Anyway the preclinical data was very exciting. So they pull together a consortium or a group of companies working PARP inhibitors inside, tell us about PARP inhibitors and what we could potentially do in the clinic. And so we attended that and after that meeting had decided and they decided to work with us to advance the concept of a PARP inhibitor in sarcoma patients.

And so the excitement was around the preclinical data. I think the concept originally was around monotherapy. I think that's very challenging in sarcoma because the patients are initially treated with a slew of chemotherapy agents and radio therapy. In a second line setting, they often progress pretty quickly. There is no known treatment that's really effective.

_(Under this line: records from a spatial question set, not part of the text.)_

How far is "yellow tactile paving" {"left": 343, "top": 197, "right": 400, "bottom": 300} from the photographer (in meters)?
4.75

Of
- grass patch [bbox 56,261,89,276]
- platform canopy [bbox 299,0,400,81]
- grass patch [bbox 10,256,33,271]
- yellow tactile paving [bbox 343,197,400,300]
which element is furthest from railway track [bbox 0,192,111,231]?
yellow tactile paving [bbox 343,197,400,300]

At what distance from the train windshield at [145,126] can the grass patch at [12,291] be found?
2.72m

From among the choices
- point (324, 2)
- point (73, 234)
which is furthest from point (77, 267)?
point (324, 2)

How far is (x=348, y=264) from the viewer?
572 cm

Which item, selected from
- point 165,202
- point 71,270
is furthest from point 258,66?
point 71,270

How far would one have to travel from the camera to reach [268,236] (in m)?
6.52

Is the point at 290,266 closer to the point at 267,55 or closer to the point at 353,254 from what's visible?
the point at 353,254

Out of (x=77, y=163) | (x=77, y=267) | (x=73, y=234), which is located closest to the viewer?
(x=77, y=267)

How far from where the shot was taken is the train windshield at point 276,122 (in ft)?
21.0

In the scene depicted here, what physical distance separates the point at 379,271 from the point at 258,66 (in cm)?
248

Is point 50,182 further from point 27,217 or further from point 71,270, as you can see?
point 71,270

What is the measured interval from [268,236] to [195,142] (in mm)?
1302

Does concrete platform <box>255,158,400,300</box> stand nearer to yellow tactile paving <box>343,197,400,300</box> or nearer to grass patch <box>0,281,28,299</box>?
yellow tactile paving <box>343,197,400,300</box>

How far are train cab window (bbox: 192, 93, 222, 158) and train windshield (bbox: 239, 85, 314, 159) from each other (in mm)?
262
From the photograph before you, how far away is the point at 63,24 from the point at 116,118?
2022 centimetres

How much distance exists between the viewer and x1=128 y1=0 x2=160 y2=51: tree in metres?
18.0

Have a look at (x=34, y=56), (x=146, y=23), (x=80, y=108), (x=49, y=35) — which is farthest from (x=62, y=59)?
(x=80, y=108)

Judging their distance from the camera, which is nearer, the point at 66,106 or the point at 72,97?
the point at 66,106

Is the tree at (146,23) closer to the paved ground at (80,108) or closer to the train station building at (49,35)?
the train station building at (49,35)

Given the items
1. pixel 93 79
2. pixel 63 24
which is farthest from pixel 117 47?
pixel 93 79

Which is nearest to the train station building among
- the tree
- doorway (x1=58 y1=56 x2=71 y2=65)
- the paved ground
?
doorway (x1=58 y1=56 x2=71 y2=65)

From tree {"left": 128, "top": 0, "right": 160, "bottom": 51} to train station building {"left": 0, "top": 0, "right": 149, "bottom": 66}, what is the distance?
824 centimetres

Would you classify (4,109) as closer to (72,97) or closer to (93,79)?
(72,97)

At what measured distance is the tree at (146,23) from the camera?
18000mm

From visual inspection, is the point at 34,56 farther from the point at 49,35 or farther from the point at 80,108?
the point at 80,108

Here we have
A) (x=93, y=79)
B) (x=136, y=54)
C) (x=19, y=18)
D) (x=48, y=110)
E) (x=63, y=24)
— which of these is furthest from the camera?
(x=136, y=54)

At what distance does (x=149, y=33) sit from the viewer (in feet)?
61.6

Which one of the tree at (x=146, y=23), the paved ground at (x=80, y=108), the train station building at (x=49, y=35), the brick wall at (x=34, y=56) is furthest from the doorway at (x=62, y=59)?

So I think putting a PARP inhibitor in a monotherapy setting in that particular case would be tough, and I think the preliminary early data for people – I’m including biomarine has been monotherapy, not been as successful as we would have liked to see. So we backed about a year ago, started talking to -- sort of about potentially combining. But I didn’t – I wasn’t at all interested in combining in the traditional way people have combined PARP inhibitors and that way as you know is to take full dose chemotherapy and add in full dose chemotherapy or titrate and PARP inhibitors and inevitably stop because of myelosuppression, because PARP inhibitors when combined with these chemotherapy agents, which also cause myelosuppression, you can't get past the myelosuppression, you can't get a full dose PARP. I’ve never seen a full dose PARP given with full dose chemotherapy. And you can't reduce the chemotherapy because the chemotherapy is known to have a positive outcome. So what doc in their right mind is going to reduce the chemotherapy to give full dose PARP?

So you had -- sarcoma represented an opportunity to try initially some full dose PARP, but to start to titrate in the chemotherapy. And what this will do is enable us to think PARP inhibitors in a totally different way. You are actually using the chemotherapy to sensitize to the PARP inhibitor, because PARP inhibitors take a while to work because of the mechanism. It's not like cytotoxic chemotherapy, they don't work just instantly.

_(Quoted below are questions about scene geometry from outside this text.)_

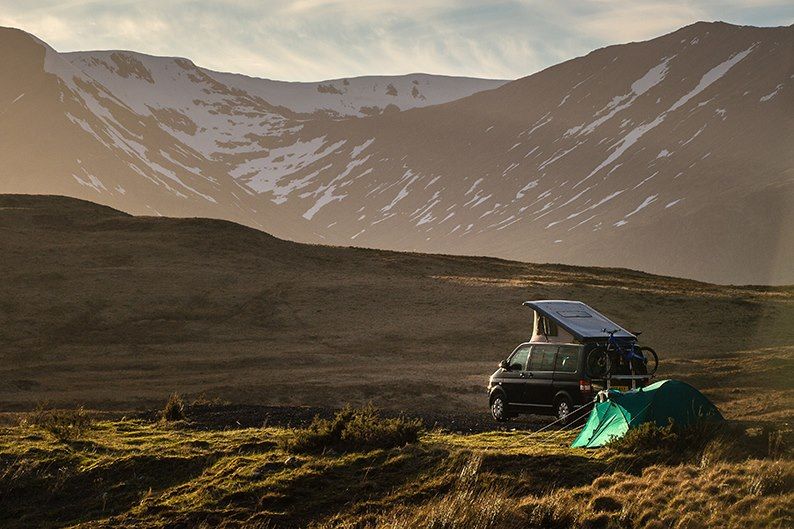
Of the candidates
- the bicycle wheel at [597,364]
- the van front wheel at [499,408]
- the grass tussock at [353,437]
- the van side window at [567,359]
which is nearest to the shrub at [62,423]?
the grass tussock at [353,437]

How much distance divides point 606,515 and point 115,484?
25.5 ft

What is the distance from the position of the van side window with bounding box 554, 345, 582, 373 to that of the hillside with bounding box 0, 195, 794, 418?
5.89 metres

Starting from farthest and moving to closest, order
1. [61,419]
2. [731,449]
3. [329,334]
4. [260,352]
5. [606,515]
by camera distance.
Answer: [329,334]
[260,352]
[61,419]
[731,449]
[606,515]

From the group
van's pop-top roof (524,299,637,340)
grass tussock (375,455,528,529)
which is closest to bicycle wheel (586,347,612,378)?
van's pop-top roof (524,299,637,340)

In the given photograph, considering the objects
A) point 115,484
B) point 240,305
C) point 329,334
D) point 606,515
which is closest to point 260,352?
point 329,334

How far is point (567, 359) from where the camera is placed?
23156 millimetres

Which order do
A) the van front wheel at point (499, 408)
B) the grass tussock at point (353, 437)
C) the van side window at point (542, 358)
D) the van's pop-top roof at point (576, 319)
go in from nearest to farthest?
the grass tussock at point (353, 437), the van side window at point (542, 358), the van front wheel at point (499, 408), the van's pop-top roof at point (576, 319)

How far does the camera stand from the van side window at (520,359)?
80.1ft

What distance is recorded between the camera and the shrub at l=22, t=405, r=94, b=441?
1945 cm

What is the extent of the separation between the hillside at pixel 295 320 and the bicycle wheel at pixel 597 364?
5.41m

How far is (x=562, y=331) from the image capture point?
29.2m

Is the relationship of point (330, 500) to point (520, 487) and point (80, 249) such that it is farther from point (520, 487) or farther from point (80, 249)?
point (80, 249)

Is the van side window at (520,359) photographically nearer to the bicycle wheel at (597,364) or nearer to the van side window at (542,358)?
the van side window at (542,358)

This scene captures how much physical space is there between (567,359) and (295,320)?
35553 millimetres
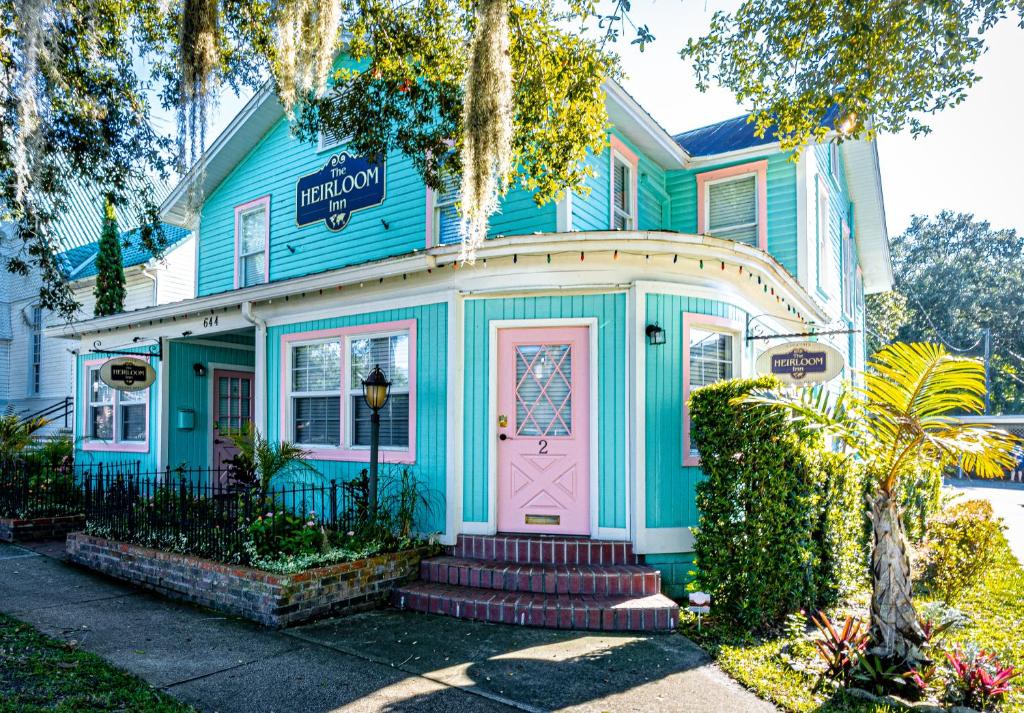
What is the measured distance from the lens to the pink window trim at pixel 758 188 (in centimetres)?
1000

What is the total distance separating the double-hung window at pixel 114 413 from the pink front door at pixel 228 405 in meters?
1.09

So if you can start with full dose PARP and titrate in a chemotherapy and you can do it in the sarcoma study because there is no approved second line chemotherapy that are currently used, [indiscernible] you have a way of potentially exploring an entirely new way to PARP inhibitors and you may actually really benefit these sarcoma patients and lot of our kids, that would be great. But it also gives you the ability to take this information and then apply it in other indications.

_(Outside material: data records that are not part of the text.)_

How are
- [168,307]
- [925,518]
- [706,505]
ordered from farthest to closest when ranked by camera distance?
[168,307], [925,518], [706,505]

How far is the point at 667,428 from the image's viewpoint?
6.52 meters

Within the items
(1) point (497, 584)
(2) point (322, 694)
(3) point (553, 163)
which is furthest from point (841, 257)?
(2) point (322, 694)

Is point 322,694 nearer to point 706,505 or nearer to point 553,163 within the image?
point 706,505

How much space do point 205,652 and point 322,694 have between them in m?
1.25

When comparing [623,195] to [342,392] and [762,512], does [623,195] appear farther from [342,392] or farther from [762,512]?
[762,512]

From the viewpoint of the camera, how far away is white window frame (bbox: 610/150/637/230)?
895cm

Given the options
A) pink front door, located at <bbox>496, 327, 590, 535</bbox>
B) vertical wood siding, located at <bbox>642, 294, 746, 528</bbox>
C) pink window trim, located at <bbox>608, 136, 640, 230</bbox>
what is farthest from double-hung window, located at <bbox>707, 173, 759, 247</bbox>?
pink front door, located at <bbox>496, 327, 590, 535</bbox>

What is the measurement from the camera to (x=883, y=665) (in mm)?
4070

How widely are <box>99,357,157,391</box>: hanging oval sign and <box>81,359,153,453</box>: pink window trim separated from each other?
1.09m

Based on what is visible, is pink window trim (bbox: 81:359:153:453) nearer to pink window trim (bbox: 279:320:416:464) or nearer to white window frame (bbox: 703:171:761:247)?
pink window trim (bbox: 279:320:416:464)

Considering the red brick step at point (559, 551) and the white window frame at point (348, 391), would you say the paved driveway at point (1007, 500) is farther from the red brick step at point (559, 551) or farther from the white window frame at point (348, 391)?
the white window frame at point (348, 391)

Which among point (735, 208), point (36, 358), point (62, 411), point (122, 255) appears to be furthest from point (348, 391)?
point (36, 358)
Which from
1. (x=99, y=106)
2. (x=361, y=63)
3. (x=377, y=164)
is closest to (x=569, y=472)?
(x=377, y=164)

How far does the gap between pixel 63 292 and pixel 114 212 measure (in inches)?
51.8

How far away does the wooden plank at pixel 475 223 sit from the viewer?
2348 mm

So I think it serves at least three purposes, one to learn about whether or not PARP inhibitors can really work as monotherapy in sarcoma, two to be able to really potentially benefit sarcoma patients with a combination that might work and three take the learnings and apply them to other indications where those chemotherapies might be useful but are not approved. And so you potentially expand the opportunity for truly doing combination therapies.

Robyn Karnauskas – Deutsche Bank

Could you actually go back into breast and ovarian?

Mary Lynne Hedley

Possibly.

Robyn Karnauskas – Deutsche Bank

Very fine. Great, thank you very much.